--- 取り組み課題 A ---
がん遺伝子検査についての原文から、「もう1つは、がん細胞でのみ生」を含む語句で始まり「欠かせないということになる。」で終わる部分を、一字一句変えずに書き写してください。
--- 取り組み課題 B ---
がん遺伝子検査についての原文を読み、次の問いに答えてください。
(i) 体細胞変異検査では、何を情報源として遺伝子の異常を調べますか。
(ii) ブレークスルーとなった分子標的薬の開発は、ここ何年のことだとされていますか。
(iii) HER2という遺伝子が増幅している乳がんで選択肢となる薬は何ですか。
--- 取り組み課題 C ---
がん遺伝子検査についての原文を、最後の文の後から書き継いでください。

--- 原文 ---
• • • • •
もう1つは、がん細胞でのみ生じている遺伝子変異をチェックする検査(体細胞変異検査)。手術や生検で採取したがん患者のサンプル(がん細胞)を情報源として、どの遺伝子に異常があるかを調べる。ゲノム医療との関連で、いま話題となっているのは、こちらのほうだ。
分子標的薬の選択には遺伝子検査が欠かせない
土原さんによると、このタイプのがん遺伝子検査が注目されるようになったのは、分子標的薬の登場がきっかけだったという。
「がんが遺伝子の突然変異によって起こることは、以前からわかっており、がん細胞で特異的に生じている遺伝子変異のパターンも数百以上が発見されています。しかし、変異を突き止めても、治療の手立てがないという時代が長く続きました。基礎研究と臨床が乖離(かいり)していたのです。患者さんにとっては、どんなに画期的な研究でも、治療に反映されなければ意味がありません。そうした中でブレークスルーとなったのが、ここ20年の分子標的薬の開発でした」
分子標的薬は、がん細胞でのみ遺伝子変異によって活性化し、増殖や転移に関係する分子(タンパク質、酵素)を狙い撃ちする。それぞれが特定の遺伝子変異を標的にしているので、変異を知ることで、どの薬がもっとも効果的かがわかる。つまり、最適の分子標的薬を選択するには、遺伝子検査が欠かせないということになる。
たとえば、肺がんの場合、がん細胞の表面にはEGFRというタンパク質がある。このタンパク質を作る遺伝子に変異があるタイプには、EGFRを阻害する*イレッサ、*タルセバ、同じ肺がんでも、ALK融合遺伝子という遺伝子変異が生じているケースでは、*ザーコリ、*アレセンサ、*ジカディアといった分子標的薬が選ばれる。また、HER2という遺伝子が増幅している乳がんでは、*ハーセプチンが選択肢となる。
• • • • •
--- 学習資料 ---
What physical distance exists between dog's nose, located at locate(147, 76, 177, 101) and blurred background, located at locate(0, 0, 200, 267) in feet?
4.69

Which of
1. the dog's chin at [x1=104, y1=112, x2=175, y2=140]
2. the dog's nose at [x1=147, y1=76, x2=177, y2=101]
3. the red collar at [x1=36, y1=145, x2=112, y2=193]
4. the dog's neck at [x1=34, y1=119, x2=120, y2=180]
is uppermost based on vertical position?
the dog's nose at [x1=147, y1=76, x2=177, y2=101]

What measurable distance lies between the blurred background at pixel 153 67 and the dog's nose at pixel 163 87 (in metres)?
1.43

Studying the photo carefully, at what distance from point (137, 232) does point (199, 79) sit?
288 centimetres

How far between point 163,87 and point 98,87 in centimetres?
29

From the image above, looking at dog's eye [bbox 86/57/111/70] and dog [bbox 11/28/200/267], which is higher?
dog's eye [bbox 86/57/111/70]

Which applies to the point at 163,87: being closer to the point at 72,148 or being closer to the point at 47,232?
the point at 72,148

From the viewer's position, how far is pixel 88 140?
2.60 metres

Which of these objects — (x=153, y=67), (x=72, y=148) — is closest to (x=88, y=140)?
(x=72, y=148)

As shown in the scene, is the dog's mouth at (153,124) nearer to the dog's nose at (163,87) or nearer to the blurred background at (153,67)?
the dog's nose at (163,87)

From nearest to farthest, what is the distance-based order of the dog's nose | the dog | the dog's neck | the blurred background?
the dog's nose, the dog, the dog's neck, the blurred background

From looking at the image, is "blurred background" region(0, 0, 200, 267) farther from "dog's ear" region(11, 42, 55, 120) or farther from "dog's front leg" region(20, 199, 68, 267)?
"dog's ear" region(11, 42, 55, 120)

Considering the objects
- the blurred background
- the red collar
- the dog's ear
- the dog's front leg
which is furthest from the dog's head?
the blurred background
• • • • •
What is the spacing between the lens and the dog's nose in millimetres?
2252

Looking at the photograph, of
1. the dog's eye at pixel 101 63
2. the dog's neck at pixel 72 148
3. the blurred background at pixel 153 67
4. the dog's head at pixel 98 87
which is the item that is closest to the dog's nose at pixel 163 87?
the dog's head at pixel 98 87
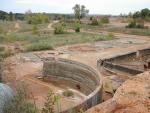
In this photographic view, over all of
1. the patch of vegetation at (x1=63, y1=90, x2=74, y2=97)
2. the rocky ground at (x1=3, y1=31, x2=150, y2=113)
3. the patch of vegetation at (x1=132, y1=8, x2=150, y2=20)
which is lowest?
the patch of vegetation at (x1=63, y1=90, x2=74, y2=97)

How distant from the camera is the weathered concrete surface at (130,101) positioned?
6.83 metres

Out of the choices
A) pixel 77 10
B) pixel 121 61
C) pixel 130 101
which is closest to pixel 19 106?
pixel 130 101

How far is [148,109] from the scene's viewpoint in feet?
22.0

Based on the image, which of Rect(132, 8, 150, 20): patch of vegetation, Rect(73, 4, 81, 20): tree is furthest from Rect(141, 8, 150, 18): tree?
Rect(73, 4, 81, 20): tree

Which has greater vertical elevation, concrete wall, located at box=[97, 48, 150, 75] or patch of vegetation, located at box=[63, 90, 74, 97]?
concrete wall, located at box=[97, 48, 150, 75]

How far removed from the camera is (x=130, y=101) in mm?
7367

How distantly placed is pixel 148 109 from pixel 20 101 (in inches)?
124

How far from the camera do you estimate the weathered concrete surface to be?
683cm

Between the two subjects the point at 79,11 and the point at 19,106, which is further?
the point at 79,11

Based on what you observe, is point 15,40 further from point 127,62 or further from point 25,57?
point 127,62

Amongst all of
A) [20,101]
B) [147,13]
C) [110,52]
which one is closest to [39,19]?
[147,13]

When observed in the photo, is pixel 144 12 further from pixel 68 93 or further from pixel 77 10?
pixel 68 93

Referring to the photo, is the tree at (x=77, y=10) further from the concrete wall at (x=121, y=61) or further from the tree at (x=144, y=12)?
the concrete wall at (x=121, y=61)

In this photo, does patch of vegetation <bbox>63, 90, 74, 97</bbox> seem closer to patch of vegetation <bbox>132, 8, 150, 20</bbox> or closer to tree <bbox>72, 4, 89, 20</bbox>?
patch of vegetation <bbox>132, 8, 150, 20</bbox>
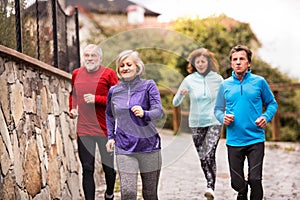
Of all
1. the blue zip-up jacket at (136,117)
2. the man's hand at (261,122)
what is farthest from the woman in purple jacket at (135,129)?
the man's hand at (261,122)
• • • • •
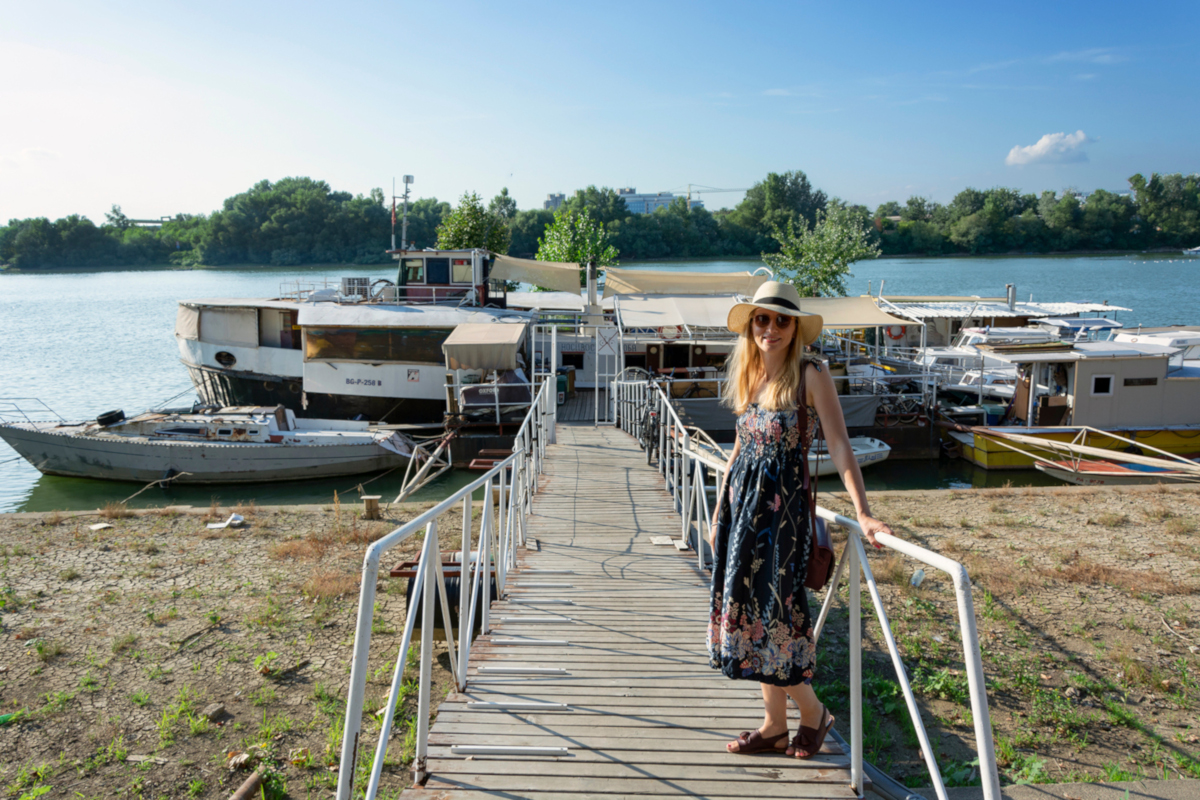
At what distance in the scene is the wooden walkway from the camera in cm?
• • • • •
--- 解答欄 A ---
もう1つは、がん細胞でのみ生じている遺伝子変異をチェックする検査(体細胞変異検査)。手術や生検で採取したがん患者のサンプル(がん細胞)を情報源として、どの遺伝子に異常があるかを調べる。ゲノム医療との関連で、いま話題となっているのは、こちらのほうだ。
分子標的薬の選択には遺伝子検査が欠かせない
土原さんによると、このタイプのがん遺伝子検査が注目されるようになったのは、分子標的薬の登場がきっかけだったという。
「がんが遺伝子の突然変異によって起こることは、以前からわかっており、がん細胞で特異的に生じている遺伝子変異のパターンも数百以上が発見されています。しかし、変異を突き止めても、治療の手立てがないという時代が長く続きました。基礎研究と臨床が乖離(かいり)していたのです。患者さんにとっては、どんなに画期的な研究でも、治療に反映されなければ意味がありません。そうした中でブレークスルーとなったのが、ここ20年の分子標的薬の開発でした」
分子標的薬は、がん細胞でのみ遺伝子変異によって活性化し、増殖や転移に関係する分子(タンパク質、酵素)を狙い撃ちする。それぞれが特定の遺伝子変異を標的にしているので、変異を知ることで、どの薬がもっとも効果的かがわかる。つまり、最適の分子標的薬を選択するには、遺伝子検査が欠かせないということになる。

--- 解答欄 B ---
(i) 手術や生検で採取したがん患者のサンプル(がん細胞)です。
(ii) ここ20年です。
(iii) ハーセプチンです。

--- 解答欄 C ---
「これらの分子標的薬は、EGFR変異、ALK融合遺伝子、HER2増幅などのないがんには効きません。したがって、用いるときには、予め患者さんのがん細胞を調べ、該当する遺伝子異常の有無を調べることが必須なのです。また、最近では遺伝子異常が同じであれば、臓器が異なっても同じ分子標的薬が選択される可能性さえ出てきています」
*イレッサ=一般名ゲフィチニブ *タルセバ=一般名エルロチニブ *ザーコリ=一般名クリゾチニブ *アレセンサ=一般名アレクチニブ *ジカディア=一般名セリチニブ *ハーセプチン=一般名トラスツズマブ
コンパニオン診断から遺伝子パネル検査へ
分子標的薬を使用するために、がん細胞の遺伝子異常を調べる検査を「コンパニオン診断」という。
ただ、従来のコンパニオン診断の場合、一度に調べられるのは1つの遺伝子異常のみで、複数の遺伝子を検査するには時間と費用がかかる。分子標的薬が増えていけば、コストはさらに増える。そこで、これに代わるものとして、最近普及し始めているのが、1度の検査で多数の遺伝子異常を網羅的に調べる「遺伝子パネル検査」だ(図1)。
「パネル検査を可能にしたのは、遺伝子の塩基配列を高速に読み取る次世代シーケンサー(NGS)と呼ばれる最先端の解析機器の開発です。これによって、がんに関係する多数の遺伝子変異を短時間で検出し、判明した遺伝子の異常に合わせ、より有効性の高い分子標的薬を選択できるようになりました」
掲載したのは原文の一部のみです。